America is a country of dilapidated streets, winding highways, and fading enterprises. Our cities are leeches and parasites that chew on our lands’ history, spitting it out with sacreligious abandon.
I live in a city, with tall buildings, alleyways and signposts. The homeless and dejected litter the sidewalks, the roads smell strongly of gasoline and vaguely of sewage.
Surrounding my little city are an abundance of humble, semi-isolated towns, far enough from the city to escape it’s gaze, but close enough to feel it’s encroaching pressure; the ceaseless expansion of an organism who has gotten away from itself.
Littered along America, there are towns like these. Kentucky Route Zero is a love-letter to them and an affectionate self-condemnation to pragmatism, a kind of weary romanticism that is equally surreal, earnest and earned.
This is a game that took a decade to complete, it’s dense, difficult and profound.

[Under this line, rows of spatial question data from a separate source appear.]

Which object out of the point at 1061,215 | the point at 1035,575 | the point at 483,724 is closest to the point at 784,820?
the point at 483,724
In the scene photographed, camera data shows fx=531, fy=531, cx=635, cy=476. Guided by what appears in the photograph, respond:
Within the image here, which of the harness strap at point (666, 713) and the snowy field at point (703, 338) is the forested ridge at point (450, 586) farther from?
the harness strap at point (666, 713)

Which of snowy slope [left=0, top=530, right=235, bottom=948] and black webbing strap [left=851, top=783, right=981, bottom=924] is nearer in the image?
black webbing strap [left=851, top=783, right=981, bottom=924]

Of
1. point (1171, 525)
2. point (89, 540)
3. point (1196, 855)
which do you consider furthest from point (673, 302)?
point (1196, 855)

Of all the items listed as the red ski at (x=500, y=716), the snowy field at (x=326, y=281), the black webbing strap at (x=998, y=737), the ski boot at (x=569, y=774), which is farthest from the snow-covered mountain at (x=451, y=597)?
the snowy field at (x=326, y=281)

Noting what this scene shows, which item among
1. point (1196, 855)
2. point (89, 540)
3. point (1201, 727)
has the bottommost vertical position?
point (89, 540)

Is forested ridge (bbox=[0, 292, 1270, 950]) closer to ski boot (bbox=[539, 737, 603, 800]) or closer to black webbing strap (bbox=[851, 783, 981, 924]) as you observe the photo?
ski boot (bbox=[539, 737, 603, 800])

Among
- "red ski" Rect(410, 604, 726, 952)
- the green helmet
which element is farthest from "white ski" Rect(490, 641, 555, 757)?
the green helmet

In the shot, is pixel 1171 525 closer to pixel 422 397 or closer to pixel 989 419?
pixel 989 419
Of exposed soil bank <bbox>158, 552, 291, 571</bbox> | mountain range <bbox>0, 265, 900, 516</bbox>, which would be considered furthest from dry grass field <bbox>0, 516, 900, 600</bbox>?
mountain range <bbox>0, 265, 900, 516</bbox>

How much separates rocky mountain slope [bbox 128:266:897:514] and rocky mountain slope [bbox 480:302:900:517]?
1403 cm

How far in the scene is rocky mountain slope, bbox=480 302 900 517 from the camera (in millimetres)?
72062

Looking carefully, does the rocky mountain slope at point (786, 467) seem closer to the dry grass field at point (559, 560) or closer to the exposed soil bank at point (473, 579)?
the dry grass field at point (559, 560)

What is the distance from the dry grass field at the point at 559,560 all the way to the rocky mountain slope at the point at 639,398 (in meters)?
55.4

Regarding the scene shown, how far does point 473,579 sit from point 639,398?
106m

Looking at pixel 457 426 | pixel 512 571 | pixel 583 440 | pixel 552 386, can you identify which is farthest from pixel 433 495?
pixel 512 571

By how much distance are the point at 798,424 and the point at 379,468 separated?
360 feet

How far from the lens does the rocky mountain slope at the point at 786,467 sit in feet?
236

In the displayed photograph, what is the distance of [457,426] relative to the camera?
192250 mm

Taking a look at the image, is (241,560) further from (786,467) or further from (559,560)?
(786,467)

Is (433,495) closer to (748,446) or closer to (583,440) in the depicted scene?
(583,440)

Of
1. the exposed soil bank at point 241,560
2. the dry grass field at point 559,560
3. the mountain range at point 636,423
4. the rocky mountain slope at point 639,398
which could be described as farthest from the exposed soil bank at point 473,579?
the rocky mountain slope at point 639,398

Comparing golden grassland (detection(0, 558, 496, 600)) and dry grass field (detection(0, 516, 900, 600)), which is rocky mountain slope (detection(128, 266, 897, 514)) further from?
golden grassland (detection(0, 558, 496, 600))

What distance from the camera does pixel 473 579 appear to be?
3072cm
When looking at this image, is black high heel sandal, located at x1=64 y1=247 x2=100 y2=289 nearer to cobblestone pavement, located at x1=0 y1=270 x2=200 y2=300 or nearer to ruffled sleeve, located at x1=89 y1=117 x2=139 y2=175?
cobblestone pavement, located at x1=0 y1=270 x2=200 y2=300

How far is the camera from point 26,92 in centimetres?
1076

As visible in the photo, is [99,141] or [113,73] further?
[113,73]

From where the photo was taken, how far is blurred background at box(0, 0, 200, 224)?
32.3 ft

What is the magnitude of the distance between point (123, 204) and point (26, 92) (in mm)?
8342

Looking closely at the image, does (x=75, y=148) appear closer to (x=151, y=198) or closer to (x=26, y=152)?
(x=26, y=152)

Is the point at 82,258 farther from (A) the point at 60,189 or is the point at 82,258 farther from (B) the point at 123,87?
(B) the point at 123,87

It directly interrogates themes of perspective, debt and community.
Everyone and everything in Kentucky Route Zero feels like it’s best days have passed them by.
Being is transit, Kentucky Route Zero is a “road movie” about people heading anywhere but where they are, displaced amongst their trajectories.
The mystery at the center is ephemeral and fleeting, it’s in a constant haze, a distant focus compared to the myriad of colorful, robust and thoughtful characters that populate this desolate and wondrous landscape.
So much of our young country has already been forgotten, like half-formed memories discarded before they were finished.
Therefore, America is haunted.
Haunted by an absence that was denied a rightful death, a truly nullifying, negating, annihilating perishing that is final and complete.
Instead, it persists unfinished.
Our highways are populated by ghosts, people who have been left behind, forced into a self-designed exile.
Kentucky Route Zero is not an elegy for the dead but for the passed-by.